## Rows:
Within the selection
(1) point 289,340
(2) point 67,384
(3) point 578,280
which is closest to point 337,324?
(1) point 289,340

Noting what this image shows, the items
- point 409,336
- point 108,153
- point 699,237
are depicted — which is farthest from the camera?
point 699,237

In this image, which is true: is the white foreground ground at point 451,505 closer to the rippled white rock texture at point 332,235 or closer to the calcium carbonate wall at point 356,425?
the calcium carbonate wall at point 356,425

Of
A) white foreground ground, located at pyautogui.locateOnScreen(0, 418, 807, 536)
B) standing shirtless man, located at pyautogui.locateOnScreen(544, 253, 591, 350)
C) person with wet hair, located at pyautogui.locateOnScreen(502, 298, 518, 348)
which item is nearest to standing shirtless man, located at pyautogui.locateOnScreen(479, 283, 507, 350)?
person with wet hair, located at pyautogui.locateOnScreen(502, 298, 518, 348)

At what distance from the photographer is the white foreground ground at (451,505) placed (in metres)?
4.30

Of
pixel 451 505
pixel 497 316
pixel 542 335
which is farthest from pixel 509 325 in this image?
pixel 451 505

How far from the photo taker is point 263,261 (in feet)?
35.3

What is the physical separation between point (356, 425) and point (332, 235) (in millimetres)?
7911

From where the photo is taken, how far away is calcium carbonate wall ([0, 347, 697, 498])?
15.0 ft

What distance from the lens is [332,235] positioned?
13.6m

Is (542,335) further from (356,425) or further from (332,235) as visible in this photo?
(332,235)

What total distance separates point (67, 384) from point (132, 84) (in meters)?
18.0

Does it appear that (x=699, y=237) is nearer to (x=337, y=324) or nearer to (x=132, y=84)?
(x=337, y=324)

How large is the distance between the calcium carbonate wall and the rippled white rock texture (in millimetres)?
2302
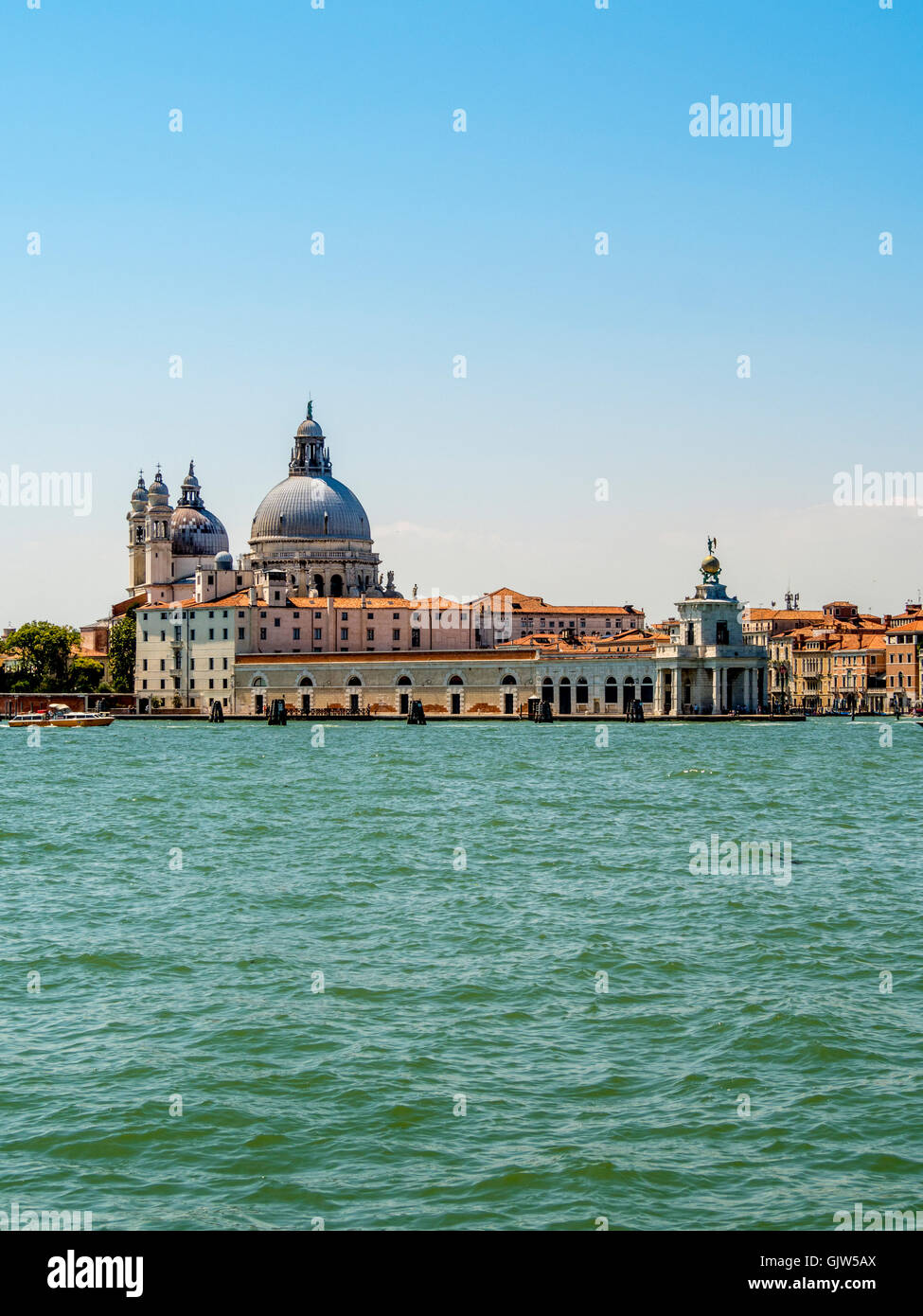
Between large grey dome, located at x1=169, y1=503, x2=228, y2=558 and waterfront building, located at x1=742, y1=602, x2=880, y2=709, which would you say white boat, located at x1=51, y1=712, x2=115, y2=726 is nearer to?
large grey dome, located at x1=169, y1=503, x2=228, y2=558

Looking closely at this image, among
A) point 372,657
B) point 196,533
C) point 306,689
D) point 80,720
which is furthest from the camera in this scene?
point 196,533

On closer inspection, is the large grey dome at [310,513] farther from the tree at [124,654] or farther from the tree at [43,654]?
the tree at [43,654]

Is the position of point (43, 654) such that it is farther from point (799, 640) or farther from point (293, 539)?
point (799, 640)

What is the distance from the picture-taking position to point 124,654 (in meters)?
74.6

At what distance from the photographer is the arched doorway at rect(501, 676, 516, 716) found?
211 feet

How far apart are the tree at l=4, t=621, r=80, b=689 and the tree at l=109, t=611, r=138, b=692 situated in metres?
2.73

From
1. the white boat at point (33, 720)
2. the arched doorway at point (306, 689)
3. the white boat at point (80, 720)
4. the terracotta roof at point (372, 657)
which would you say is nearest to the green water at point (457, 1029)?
the white boat at point (80, 720)

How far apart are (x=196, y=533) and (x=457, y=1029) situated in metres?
72.3

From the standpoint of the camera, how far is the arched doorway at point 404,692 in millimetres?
66188

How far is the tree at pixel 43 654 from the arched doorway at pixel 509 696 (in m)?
25.5

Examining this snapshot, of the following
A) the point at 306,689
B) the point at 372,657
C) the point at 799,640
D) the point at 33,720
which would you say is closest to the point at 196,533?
the point at 306,689

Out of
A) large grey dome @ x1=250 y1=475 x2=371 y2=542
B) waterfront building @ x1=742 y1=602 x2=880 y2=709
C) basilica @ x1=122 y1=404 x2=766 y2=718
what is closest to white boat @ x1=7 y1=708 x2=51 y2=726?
basilica @ x1=122 y1=404 x2=766 y2=718
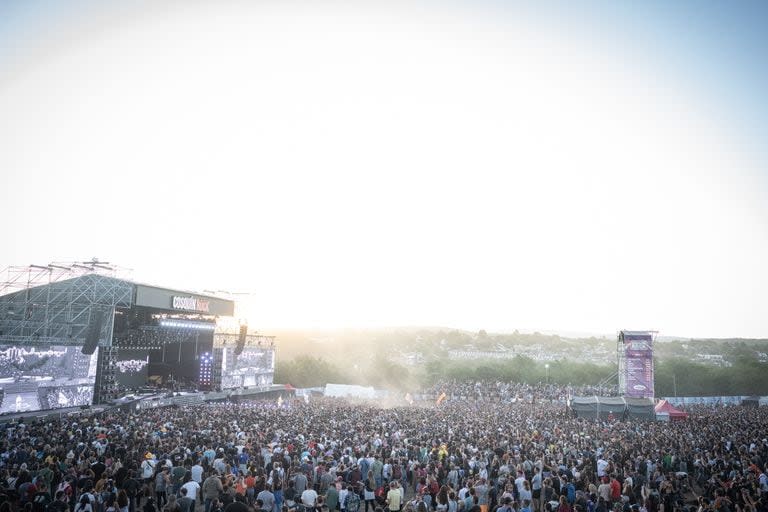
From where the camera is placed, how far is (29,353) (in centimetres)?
2598

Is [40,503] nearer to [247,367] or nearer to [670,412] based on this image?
[670,412]

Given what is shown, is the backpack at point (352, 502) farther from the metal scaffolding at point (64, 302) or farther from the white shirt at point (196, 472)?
the metal scaffolding at point (64, 302)

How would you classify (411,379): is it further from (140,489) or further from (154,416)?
Answer: (140,489)

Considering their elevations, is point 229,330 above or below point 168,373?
above

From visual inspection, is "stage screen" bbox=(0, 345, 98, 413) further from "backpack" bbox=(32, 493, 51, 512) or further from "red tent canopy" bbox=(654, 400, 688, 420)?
"red tent canopy" bbox=(654, 400, 688, 420)

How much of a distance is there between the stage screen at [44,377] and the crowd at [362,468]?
689 centimetres

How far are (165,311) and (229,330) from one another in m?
7.47

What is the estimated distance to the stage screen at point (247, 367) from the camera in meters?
43.7

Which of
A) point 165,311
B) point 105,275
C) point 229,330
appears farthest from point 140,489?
point 229,330

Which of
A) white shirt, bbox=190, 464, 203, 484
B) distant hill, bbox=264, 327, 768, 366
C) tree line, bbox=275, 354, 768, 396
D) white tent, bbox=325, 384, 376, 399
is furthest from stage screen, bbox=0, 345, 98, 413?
distant hill, bbox=264, 327, 768, 366

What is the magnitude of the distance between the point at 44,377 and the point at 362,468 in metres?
21.7

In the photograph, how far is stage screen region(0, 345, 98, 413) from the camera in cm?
2489

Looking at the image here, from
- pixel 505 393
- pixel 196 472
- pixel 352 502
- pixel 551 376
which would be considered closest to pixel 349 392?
pixel 505 393

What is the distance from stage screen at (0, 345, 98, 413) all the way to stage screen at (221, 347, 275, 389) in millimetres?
14581
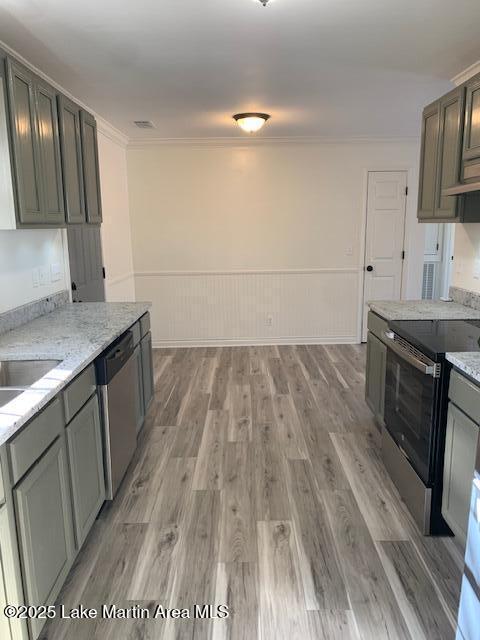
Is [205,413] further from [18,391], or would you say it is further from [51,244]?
[18,391]

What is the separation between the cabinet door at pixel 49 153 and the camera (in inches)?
101

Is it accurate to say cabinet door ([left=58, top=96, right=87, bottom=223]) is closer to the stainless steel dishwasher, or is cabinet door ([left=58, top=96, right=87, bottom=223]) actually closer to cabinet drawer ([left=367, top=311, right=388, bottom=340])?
the stainless steel dishwasher

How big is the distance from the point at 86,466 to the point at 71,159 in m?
1.93

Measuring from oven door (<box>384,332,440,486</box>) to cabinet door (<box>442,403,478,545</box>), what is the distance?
104 millimetres

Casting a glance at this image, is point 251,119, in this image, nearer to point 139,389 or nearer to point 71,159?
point 71,159

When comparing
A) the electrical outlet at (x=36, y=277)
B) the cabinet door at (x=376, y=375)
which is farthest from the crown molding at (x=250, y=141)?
the cabinet door at (x=376, y=375)

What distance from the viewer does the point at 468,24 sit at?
2393 mm

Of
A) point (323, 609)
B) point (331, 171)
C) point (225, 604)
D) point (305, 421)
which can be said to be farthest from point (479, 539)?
point (331, 171)

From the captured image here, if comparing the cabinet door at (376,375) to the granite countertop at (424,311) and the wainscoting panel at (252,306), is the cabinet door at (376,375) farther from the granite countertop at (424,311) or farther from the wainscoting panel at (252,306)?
the wainscoting panel at (252,306)

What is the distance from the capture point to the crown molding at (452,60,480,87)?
2.96m

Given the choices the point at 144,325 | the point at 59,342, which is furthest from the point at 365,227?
the point at 59,342

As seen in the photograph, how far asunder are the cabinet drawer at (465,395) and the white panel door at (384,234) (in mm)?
3646

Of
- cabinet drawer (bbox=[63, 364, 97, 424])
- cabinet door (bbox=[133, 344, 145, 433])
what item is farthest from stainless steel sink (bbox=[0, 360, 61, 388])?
cabinet door (bbox=[133, 344, 145, 433])

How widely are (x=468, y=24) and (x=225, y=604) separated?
3018mm
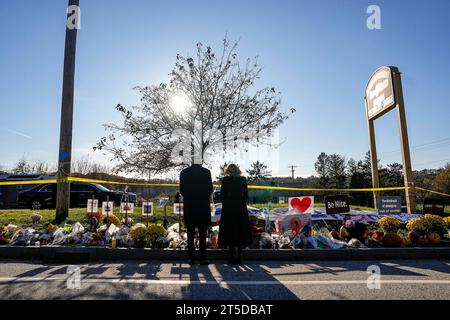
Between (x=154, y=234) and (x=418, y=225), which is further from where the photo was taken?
(x=418, y=225)

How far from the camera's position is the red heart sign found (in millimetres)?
6656

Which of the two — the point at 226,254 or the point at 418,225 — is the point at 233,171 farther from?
the point at 418,225

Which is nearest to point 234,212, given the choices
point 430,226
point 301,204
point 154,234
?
point 154,234

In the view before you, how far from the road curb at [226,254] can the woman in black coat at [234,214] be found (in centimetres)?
45

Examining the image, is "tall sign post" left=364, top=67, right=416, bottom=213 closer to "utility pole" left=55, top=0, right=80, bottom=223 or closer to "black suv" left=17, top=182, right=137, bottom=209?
"utility pole" left=55, top=0, right=80, bottom=223

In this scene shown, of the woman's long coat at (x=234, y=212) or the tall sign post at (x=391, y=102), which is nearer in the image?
the woman's long coat at (x=234, y=212)

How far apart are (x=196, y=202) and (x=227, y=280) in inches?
63.6

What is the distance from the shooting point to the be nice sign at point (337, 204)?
6.93 meters

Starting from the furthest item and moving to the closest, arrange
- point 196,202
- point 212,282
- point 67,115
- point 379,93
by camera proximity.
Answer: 1. point 379,93
2. point 67,115
3. point 196,202
4. point 212,282

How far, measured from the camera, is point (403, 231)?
284 inches

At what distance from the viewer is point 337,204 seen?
6961 mm

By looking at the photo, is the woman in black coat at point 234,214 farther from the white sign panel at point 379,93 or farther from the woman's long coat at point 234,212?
the white sign panel at point 379,93

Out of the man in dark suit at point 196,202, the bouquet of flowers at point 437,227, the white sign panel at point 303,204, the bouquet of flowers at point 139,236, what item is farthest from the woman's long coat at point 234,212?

## Problem description:
Quote only the lines from the line containing "How far, measured" through the end of the entries, keeping the first and the last.

## Result:
How far, measured from the camera, is point (403, 231)?
284 inches

At what distance from the viewer is point 337,204 seen?
6961 mm

By looking at the photo, is the woman in black coat at point 234,214 farther from the white sign panel at point 379,93 or farther from the woman's long coat at point 234,212?
the white sign panel at point 379,93

Out of the man in dark suit at point 196,202, the bouquet of flowers at point 437,227, the white sign panel at point 303,204, the bouquet of flowers at point 139,236, what item is farthest from the woman's long coat at point 234,212?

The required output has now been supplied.